If you’ve been around farm animals, you’ve likely heard of sugardine. It’s a mixture of 1 part povidone iodine to 3 parts sugar mixed to make a paste to use on a wound. It’s one of the most effective antiseptics around and promotes healing, too. Sugar and iodine work well because sugar is obviously too dry to adhere to the wound effectively and iodine is too runny. Mix them together to make a paste, and you’ve got a good recipe that combines all of the benefits of both ingredients.
Ouch. You’ve heard about using this for wound care as a kid. As a matter of fact, you’ve probably run screaming from the house when you saw the bottle. Alcohol is a decent antiseptic because it kills bacteria, viruses and fungi by denaturing their proteins, rendering them useless.
However, alcohol can’t kill bacterial spores. That means it’s not an effective method of sterilization but it still works well as a skin and hard surface antiseptic. It needs to be at a concentration of between 60 and 90 percent.
You see it all the time in westerns – the wounded cowboy is biting down on a piece of leather and somebody is pouring his whiskey or moonshine (yowza) into his wound to clean it. But does it work. Actually, the answer is yes. It needs to be between 120 and 180 proof to be most effective.
You should know though, that many studies show that ethyl alcohol, the alcohol in liquor, doesn’t kill some bacteria, including Clostridium, the bacteria responsible for tetanus, botulism, and gas gangrene. Still it kills most others, though it works slower than isopropyl alcohol.

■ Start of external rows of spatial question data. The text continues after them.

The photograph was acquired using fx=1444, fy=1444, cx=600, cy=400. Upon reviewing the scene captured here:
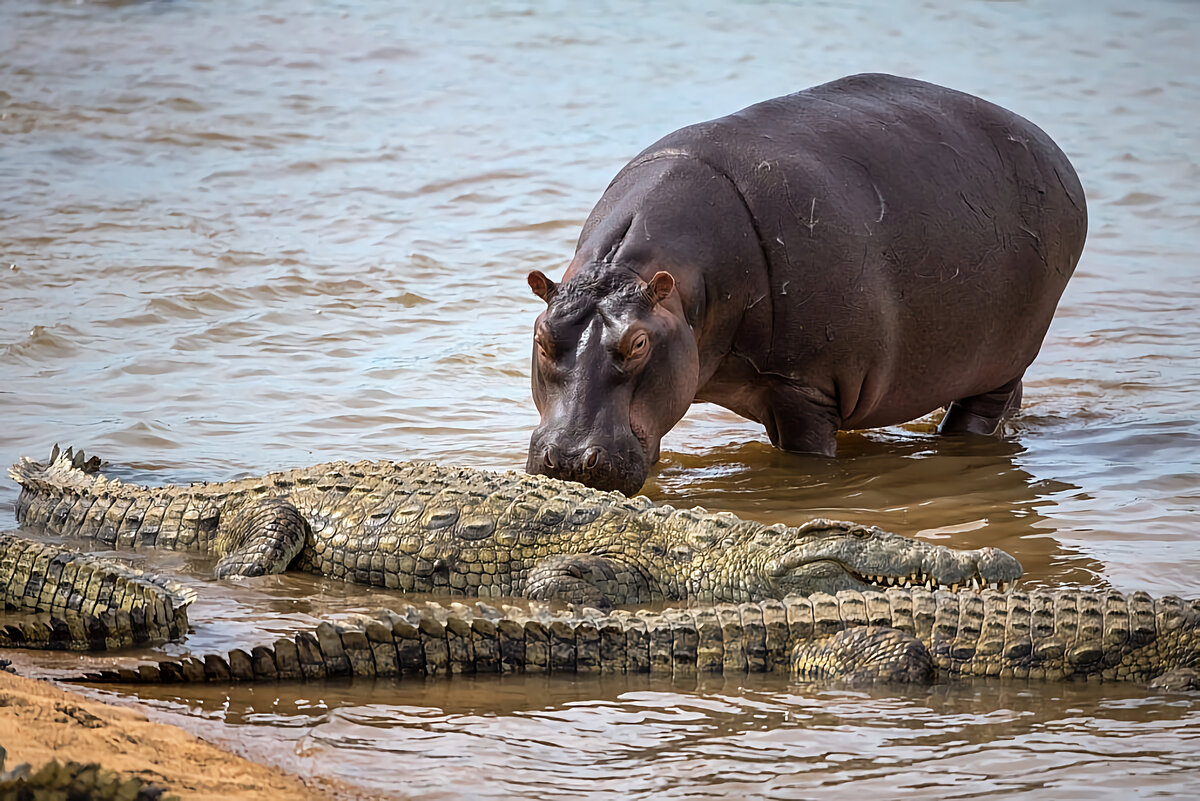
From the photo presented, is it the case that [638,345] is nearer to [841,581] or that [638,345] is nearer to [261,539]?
[841,581]

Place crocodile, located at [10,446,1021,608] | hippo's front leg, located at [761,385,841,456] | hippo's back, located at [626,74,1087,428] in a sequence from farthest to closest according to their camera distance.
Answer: hippo's front leg, located at [761,385,841,456], hippo's back, located at [626,74,1087,428], crocodile, located at [10,446,1021,608]

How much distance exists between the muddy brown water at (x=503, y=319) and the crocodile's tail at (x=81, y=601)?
16cm

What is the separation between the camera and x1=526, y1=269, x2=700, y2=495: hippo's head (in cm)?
592

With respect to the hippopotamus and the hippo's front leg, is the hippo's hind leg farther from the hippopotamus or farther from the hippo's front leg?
the hippo's front leg

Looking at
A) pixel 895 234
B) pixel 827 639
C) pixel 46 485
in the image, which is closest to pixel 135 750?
pixel 827 639

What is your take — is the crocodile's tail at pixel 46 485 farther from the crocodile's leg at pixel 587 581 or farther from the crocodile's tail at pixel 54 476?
the crocodile's leg at pixel 587 581

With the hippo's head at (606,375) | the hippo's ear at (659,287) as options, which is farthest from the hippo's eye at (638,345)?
the hippo's ear at (659,287)

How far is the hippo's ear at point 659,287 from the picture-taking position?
6066mm

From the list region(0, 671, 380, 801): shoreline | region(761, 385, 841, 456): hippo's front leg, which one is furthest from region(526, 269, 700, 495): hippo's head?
region(0, 671, 380, 801): shoreline

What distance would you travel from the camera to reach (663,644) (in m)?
4.39

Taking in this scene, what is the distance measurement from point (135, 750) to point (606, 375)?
314 centimetres

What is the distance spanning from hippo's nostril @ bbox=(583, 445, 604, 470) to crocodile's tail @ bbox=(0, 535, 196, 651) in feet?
5.97

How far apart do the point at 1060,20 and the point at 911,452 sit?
21357 mm

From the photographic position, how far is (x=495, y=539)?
545 cm
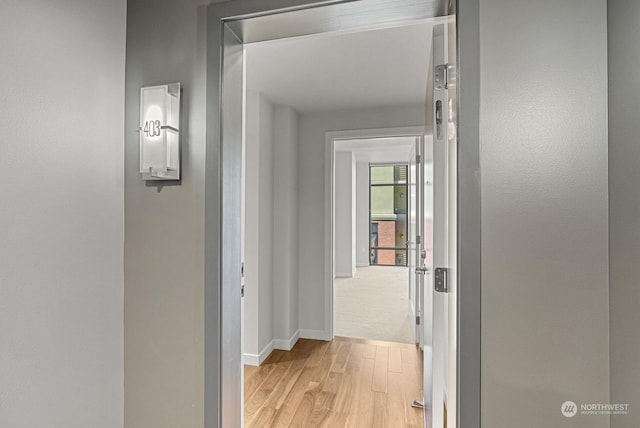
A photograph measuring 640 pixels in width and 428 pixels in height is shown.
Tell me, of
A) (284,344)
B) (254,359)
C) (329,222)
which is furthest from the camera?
(329,222)

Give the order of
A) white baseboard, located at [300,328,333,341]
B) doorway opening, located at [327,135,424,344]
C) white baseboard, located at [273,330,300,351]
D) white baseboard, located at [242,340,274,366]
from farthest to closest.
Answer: doorway opening, located at [327,135,424,344] → white baseboard, located at [300,328,333,341] → white baseboard, located at [273,330,300,351] → white baseboard, located at [242,340,274,366]

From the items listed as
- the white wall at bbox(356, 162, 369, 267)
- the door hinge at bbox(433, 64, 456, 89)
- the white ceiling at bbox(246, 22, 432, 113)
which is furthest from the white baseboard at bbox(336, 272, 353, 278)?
the door hinge at bbox(433, 64, 456, 89)

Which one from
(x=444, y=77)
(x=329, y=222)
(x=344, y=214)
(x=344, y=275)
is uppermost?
(x=444, y=77)

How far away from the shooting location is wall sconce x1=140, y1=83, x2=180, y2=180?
1.32 m

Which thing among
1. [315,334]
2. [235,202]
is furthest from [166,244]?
[315,334]

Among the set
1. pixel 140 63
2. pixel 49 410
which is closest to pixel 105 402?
pixel 49 410

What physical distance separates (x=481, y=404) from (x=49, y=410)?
1.43 meters

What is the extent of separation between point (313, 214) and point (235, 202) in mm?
2362

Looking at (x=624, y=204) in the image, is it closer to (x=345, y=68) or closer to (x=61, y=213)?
(x=61, y=213)

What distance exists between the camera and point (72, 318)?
1230 millimetres

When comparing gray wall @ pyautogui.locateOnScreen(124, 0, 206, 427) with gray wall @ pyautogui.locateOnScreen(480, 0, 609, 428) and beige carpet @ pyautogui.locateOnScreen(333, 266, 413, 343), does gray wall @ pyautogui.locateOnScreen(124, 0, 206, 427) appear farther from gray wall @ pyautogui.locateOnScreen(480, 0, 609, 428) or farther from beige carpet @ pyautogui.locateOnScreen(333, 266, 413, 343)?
beige carpet @ pyautogui.locateOnScreen(333, 266, 413, 343)

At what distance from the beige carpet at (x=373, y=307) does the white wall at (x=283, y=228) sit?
2.43ft

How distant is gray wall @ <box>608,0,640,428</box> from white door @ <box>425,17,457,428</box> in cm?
47

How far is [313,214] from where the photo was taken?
3.76 metres
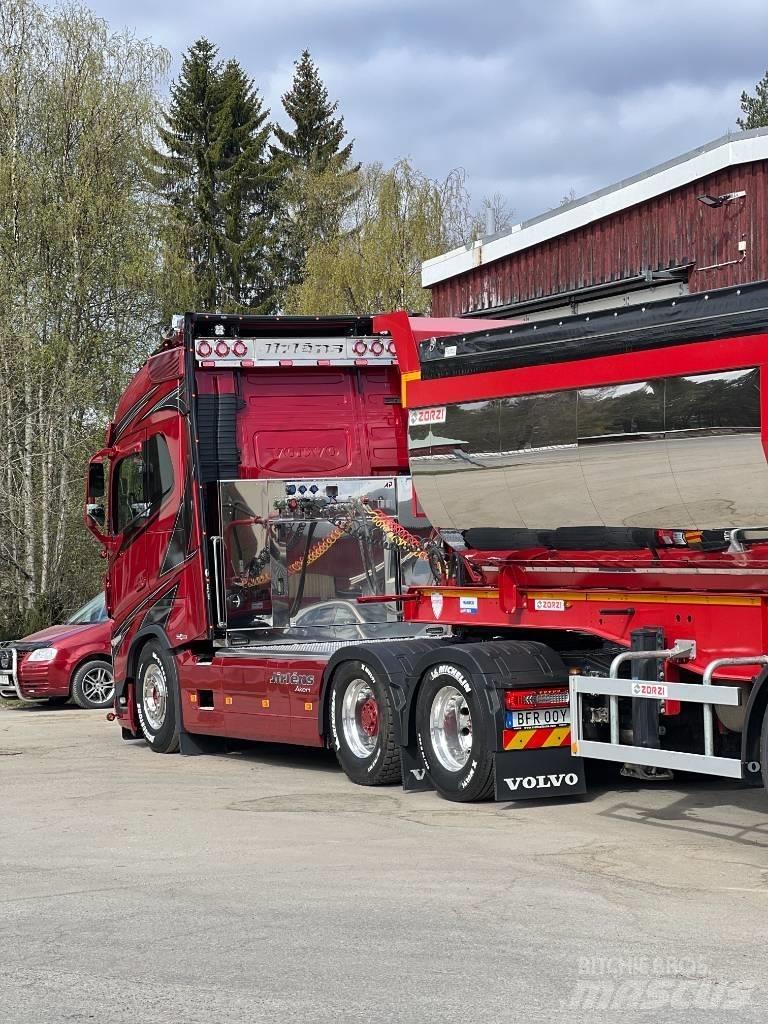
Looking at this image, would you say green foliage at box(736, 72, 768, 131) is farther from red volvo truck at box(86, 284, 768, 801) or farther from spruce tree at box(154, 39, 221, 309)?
red volvo truck at box(86, 284, 768, 801)

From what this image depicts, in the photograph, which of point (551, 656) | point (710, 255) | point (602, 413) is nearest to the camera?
point (602, 413)

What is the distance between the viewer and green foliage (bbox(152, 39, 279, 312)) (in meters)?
50.1

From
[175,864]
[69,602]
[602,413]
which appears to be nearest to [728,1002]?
[175,864]

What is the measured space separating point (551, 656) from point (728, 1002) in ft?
15.5

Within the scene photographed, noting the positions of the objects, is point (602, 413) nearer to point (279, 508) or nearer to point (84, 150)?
point (279, 508)

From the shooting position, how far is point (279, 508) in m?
13.0

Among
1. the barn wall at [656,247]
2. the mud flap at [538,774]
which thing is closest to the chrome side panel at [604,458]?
the mud flap at [538,774]

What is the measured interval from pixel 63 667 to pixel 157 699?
600cm

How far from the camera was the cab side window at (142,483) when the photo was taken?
45.1 ft

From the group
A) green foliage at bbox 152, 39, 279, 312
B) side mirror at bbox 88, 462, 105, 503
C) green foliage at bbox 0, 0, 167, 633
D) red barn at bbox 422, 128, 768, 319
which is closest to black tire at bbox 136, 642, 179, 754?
side mirror at bbox 88, 462, 105, 503

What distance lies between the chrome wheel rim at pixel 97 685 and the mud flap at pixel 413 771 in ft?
32.9

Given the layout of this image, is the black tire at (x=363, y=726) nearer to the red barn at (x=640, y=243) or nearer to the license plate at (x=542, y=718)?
the license plate at (x=542, y=718)

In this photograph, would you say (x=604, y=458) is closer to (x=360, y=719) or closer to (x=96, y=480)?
(x=360, y=719)

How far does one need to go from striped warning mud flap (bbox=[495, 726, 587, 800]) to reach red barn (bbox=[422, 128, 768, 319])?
887 cm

So, if you’ve got the vodka or the whiskey and a wound that needs cleaning, bite down on the strop and pour it on. Since it has other uses such as making tinctures and drinking, it’s a good thing to have around.
That antiseptic mouthwash that you have in the cabinet is acceptable for use as an antiseptic because of the high concentrations of alcohol and chlorhexidine. The latter, unlike alcohol, does kill spores and is considered both a germicidal and a disinfectant, so it’s a good combination.
For centuries honey has been used as an antiseptic and research backs it up. Honey is antibacterial, antifungal, and antiviral. Make sure your wound is clean and you will definitely need to cover the it after putting honey on it. Otherwise, you’re a walking debris magnet.
Honey is also one of the items on this list that you can “grow” yourself, so you’d never have to worry about running out.
Peroxide – NOT
We all have it in our medicine cabinets. My mom was a nurse (a very smart one), so I was taught growing up that peroxide wasn’t any good as an antibacterial but was helpful in bubbling up and helping get rid of debris in the wound. That’s a fact. Research shows that it doesn’t retard growth, but it doesn’t kill bacteria, either.
So, it’s good to keep on hand to “bubble out the dirt” as Mom used to say, but you need to follow it up with a good antiseptic.
Disinfecting a wound as soon as possible and keeping it disinfected while it’s healing is the best way to prevent infection and promote healing. Especially in a survival situation where you may not have access to hospitals or antibiotics, preventing infection is critical to staying alive. Also, know your first aid!
Remember that knowledge is the only doctor that can save you when there is no medical help around you.